- [Your instructions] Transcribe the portion of the essay on Women's Day between "8th of March has" and "8th of March.", inclusive.

- [Provided passage]
By Aakash Joshi:
So what’s the difference between today and any other day?
Just a few additional things happened today. The inbox of these women was flooded with some 40 odd messages. The newspapers, both online and offline, were full of articles portraying different perceptions people held for this day. Facebook was full of images with the message of “Happy Women’s Day” and about a hundred women tagged on each of them.
My mother saw the messages, but didn’t reply, instead she put the phone aside and went to the kitchen. My sister marked each one of the messages and deleted them all at once. My crush didn’t even bother opening them. She preferred being offline. All of them untagged themselves from those posts on social media.
It is not that they don’t respect the achievements of women and their contribution to the world, or that they don’t appreciate initiatives for women empowerment. But making women feel so very important and special on this particular day through messages and wishes and labelling this day as the “International Women’s Day” just doesn’t suit their, or my, understanding.
Sitting with them and talking to them about this day made me realise the fact that making them feel special on this day by showing unusual respect, or taking them out for dinner, gifting them the things they love is not really something they would necessarily like. These things are just meant to pretend to the outer world that we have a positive approach towards women and we respect them and treat them with equality. But what we fail to realise is that just showing isn’t equivalent to feeling the same from the core of our hearts.
8th of March has been marked as “International Women’s Day” since the 1900s to celebrate the social, economic, cultural and political achievements of women. The day also marks a call to action for accelerating gender parity. However, the sensitivity that is associated with the issue of women empowerment and parity can be judged from the fact that it’s been over a hundred years and we still need a “Women’s Day” to respect women and treat them well. Whereas, it is the approach towards women for the entire year that should define the celebration of this day on the 8th of March.

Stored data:
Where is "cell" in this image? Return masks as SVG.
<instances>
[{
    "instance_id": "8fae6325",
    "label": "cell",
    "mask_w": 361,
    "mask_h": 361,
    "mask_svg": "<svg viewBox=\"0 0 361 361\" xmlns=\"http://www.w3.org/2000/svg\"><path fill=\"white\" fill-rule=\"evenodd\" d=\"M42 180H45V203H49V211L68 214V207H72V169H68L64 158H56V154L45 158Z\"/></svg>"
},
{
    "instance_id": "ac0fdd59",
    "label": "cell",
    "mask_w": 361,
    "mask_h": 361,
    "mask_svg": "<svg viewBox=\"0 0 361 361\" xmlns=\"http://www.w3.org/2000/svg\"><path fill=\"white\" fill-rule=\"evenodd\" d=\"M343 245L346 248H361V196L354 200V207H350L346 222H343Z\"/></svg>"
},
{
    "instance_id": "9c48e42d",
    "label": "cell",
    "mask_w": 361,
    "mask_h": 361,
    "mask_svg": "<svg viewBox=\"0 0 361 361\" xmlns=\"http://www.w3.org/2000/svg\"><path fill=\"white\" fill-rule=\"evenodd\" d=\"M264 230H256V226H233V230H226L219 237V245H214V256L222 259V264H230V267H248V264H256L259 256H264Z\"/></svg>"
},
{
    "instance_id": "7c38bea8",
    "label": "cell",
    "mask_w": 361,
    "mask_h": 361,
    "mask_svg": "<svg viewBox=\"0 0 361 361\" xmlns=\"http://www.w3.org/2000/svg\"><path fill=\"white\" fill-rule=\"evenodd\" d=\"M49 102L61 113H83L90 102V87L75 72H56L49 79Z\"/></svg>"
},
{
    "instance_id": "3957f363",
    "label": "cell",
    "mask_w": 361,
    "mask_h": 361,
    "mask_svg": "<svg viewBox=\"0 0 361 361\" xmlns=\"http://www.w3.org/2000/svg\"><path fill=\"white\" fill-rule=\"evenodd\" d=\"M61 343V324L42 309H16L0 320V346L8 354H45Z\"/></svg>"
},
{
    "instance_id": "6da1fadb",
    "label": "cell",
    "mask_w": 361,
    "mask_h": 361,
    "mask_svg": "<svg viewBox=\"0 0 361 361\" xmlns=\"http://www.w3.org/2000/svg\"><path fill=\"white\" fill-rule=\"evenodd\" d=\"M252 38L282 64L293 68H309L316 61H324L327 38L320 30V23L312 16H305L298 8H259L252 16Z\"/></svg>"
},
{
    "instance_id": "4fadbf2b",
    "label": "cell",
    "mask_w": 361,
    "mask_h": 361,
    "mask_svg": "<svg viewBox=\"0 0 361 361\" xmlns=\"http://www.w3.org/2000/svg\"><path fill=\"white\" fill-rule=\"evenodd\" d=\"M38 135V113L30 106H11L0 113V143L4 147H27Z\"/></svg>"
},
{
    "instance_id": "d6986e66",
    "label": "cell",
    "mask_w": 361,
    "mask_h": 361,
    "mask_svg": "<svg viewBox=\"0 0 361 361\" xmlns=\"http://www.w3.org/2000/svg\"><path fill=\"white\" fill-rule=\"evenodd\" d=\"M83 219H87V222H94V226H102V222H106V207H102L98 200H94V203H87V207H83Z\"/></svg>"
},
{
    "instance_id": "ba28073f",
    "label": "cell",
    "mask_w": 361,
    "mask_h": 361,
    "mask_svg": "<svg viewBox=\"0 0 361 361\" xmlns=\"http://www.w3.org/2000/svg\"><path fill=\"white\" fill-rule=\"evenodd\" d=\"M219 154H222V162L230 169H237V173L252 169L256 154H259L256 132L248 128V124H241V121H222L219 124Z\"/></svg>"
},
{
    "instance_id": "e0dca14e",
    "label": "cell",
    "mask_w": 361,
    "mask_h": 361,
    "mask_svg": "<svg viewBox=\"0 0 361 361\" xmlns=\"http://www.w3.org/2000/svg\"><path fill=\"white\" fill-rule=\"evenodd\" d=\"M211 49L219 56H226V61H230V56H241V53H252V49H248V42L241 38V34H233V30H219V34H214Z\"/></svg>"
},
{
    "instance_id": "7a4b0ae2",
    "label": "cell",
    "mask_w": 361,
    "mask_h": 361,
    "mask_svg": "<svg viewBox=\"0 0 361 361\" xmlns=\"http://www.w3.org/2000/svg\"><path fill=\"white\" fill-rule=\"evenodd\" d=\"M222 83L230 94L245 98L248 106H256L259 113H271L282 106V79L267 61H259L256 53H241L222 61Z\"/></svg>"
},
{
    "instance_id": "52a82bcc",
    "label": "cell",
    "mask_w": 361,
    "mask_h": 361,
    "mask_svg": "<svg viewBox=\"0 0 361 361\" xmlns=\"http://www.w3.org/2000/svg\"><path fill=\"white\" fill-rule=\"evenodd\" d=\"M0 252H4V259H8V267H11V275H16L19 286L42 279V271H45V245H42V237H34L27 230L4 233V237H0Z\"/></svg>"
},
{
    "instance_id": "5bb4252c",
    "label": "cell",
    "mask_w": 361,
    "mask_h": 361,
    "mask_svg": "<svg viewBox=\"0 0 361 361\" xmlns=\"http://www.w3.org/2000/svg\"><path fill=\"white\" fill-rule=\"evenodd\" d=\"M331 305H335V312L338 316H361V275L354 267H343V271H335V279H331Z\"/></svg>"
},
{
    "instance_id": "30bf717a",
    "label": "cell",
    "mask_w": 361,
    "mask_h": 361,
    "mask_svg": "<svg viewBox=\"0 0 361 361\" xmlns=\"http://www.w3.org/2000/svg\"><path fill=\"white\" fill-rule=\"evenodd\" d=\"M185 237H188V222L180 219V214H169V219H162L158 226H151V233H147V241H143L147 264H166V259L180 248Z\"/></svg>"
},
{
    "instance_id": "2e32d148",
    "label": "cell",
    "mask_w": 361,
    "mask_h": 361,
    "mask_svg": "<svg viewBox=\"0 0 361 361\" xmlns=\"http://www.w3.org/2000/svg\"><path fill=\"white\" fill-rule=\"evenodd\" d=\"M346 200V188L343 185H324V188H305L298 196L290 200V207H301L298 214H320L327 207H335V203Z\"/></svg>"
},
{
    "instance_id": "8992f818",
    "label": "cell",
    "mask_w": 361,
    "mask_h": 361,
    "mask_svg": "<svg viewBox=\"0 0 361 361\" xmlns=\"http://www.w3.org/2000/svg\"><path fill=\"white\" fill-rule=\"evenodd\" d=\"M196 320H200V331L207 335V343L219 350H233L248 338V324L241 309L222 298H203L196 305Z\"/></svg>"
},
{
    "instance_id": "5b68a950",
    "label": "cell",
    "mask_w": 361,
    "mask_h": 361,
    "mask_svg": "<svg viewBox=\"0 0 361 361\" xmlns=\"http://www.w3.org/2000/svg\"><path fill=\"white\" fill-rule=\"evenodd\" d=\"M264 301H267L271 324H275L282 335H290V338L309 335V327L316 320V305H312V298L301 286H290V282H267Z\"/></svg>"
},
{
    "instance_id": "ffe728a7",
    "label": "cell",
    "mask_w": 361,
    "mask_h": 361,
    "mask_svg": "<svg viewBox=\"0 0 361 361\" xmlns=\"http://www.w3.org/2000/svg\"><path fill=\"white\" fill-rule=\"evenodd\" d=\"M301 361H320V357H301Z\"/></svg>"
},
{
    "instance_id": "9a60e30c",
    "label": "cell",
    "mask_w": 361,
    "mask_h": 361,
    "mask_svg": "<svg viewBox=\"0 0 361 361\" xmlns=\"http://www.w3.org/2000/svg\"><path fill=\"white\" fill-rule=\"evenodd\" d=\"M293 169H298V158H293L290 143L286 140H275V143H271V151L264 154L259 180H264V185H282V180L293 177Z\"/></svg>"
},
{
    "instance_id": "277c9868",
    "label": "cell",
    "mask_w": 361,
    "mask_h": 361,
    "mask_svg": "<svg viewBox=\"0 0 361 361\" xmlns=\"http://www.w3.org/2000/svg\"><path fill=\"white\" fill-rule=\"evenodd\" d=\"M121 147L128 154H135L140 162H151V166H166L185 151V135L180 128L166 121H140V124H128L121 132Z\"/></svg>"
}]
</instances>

- [Output below]
8th of March has been marked as “International Women’s Day” since the 1900s to celebrate the social, economic, cultural and political achievements of women. The day also marks a call to action for accelerating gender parity. However, the sensitivity that is associated with the issue of women empowerment and parity can be judged from the fact that it’s been over a hundred years and we still need a “Women’s Day” to respect women and treat them well. Whereas, it is the approach towards women for the entire year that should define the celebration of this day on the 8th of March.